Miało być bez marek:P Ale jak chcecie, to proszę: Apex Flex od The North Face. Ma gtx chyba wszędzie, ale strasznie ciężkie ani sztywne toto nie jest.

Nie ciezkie? Ta kurtka wazy 700g (meska), trudno o cos ciezszego.

Takie kurtki mają swoje miejsce, ale raczej nie jako jedyna/druga kurtka. Dla większości ludzi zestaw wiatrówka+hardshell będzie lepsza.
-------------------------------------------
m

Tylko czy tego już nie było?
Swojego czasu rynek szturmowały różne potworki pod zbiorową nazwą winstopper/windshirt. Posiadało toto zawsze membranę i w gruncie rzeczy, miało być takim oficjalnie membranowym softem, w opozycji do klasycznego softa.

@m- cóż to? Pytam serio

Pewnie, że było i ma to to nieraz większy sens niż cała kurtka z membrany - wychodzi coś pomiędzy windstopperem a windshirtem z membraną na barkach i kapturze albo przodzie korpusu. Ale właśnie dlatego, że to jest coś pomiędzy to trudno moim zdaniem uznać, za rozwiązanie uniwersalne. Trochę jak pile-pertex w typie buffalo; niby, że super i w ogóle ale jednak powyżej zera nie ponosisz ;)
-------------------------------------------
m

Wydawało mi się, że windstoppery/windshirty były znacznie cieńsze i lżejsze. Tutaj mamy do czynienia z kurtką, której zimą raczej by się nie dało nosić (a na pewno nie przy mojej ciepłolubności), ale na jesień czy wiosnę mogłaby styknąć. Tylko że w takich sytuacjach chyba i tak lepsza byłaby kurtka 3w1...
No ale poczekam, może ktoś kiedyś będzie miał sposobność przetestowania tego wynalazku i powie, czy to się sprawdza.

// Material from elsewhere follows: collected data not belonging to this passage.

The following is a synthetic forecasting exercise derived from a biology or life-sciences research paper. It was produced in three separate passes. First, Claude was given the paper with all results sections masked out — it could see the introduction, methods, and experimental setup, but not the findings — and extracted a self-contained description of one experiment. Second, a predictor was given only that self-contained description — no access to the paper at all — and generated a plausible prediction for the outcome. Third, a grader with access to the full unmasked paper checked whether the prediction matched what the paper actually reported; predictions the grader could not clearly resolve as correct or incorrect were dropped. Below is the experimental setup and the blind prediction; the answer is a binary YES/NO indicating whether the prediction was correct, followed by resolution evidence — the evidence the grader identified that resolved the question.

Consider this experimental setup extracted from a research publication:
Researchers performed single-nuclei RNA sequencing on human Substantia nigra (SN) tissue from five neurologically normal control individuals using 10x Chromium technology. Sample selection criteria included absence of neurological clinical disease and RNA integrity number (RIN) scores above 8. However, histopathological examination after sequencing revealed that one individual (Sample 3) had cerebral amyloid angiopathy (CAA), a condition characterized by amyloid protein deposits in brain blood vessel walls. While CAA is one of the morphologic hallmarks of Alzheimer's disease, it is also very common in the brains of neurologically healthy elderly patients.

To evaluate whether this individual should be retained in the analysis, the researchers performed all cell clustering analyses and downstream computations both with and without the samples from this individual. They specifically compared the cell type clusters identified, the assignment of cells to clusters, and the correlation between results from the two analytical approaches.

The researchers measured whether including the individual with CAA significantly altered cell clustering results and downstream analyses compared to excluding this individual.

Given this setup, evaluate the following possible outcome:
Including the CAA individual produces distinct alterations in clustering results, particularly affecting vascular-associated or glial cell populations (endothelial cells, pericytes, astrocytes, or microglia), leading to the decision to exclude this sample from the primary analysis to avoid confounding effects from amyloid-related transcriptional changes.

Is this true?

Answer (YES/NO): NO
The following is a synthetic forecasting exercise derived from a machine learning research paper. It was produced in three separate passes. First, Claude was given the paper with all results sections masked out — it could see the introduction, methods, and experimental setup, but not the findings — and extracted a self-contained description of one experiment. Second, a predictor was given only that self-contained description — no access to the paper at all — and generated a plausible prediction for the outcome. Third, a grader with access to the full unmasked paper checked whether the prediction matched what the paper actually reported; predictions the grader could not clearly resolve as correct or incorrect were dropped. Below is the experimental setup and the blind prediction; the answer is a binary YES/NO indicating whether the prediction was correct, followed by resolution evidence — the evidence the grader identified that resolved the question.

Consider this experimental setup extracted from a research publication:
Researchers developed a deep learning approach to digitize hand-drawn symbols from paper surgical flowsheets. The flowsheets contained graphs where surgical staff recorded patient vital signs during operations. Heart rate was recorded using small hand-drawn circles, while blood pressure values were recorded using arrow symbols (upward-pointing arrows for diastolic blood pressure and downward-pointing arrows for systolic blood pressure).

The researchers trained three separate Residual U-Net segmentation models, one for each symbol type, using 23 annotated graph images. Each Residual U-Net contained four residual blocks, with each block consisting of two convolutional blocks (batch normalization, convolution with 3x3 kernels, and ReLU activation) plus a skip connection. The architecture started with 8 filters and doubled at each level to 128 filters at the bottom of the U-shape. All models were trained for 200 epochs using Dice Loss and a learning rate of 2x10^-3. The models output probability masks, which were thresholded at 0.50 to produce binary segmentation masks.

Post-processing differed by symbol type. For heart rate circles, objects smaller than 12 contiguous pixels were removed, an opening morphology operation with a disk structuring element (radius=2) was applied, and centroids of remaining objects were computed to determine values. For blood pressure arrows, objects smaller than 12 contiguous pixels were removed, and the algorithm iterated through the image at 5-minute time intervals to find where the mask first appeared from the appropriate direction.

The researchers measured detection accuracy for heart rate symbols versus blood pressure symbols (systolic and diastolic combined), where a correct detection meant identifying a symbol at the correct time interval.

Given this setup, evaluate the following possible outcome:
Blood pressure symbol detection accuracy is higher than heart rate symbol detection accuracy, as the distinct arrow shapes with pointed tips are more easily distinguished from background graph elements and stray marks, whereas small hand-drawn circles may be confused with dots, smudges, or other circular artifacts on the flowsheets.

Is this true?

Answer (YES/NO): YES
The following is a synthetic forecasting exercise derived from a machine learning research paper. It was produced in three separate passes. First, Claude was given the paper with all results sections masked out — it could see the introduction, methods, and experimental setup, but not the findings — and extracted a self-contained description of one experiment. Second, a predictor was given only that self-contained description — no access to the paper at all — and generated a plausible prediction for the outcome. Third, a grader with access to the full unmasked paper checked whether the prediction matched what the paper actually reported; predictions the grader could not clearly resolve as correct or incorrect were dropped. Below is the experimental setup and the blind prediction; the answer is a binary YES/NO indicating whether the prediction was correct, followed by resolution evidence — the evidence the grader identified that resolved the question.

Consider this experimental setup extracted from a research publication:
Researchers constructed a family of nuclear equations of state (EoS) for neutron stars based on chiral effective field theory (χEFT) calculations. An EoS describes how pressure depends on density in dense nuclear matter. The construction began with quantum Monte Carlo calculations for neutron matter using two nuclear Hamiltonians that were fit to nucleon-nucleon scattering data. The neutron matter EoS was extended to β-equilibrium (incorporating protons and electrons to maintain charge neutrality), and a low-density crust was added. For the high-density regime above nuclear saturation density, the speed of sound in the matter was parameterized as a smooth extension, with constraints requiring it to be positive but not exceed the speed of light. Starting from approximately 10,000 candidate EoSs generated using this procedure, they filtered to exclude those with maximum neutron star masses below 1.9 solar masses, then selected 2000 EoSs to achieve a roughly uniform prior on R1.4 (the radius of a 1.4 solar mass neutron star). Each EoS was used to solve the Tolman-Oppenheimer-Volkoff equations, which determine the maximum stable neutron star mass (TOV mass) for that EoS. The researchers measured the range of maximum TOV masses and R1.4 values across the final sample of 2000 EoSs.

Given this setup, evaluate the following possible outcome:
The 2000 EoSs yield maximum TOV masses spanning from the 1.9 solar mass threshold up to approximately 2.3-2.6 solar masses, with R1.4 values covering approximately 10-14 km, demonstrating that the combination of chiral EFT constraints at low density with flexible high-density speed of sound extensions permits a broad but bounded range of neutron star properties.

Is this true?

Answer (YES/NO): NO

Ja pisałem ogólnie o samym pomyśle kurtki z zastosowaniem połączenia membrany i bezmambranowego materiału. Ten TNF o którym piszesz to kurtka w całości z gore, nie wiem czy ma podklejone szwy, ale chyba tak więc to żaden soft (nawet wg liberalnego nazewnictwa dopuszczającego membrany), tylko zwykły hardshell, tyle, że streczowy i z niby super-hiper-duper-nową wewnętrzną warstwą laminatu, która ma być extra miękka jak baranek i wysysać pot prosto z porów skóry ;) Nawet producent opisują ją jako0 ''rain jacket''
-------------------------------------------
m

Tylko czy takie częściowe dodanie membrany ma sens? Barki są narażone na tarcie ze względu na szelki plecaka, membrana teoretycznie szybciej tam padnie i takie miejsca fajniej jest wzmocnić wytrzymalszym materiałem, ale czy membraną?
Tym bardziej, że jest to też spora powierzchnia odprowadzania ciepła, potu, co membrana częściowo upośledza.
Mam wrażenie, że doszliśmy do takiego punktu nieprzewiewności materiałów bez membran, że takie windstopery przestały mieć trochę sens.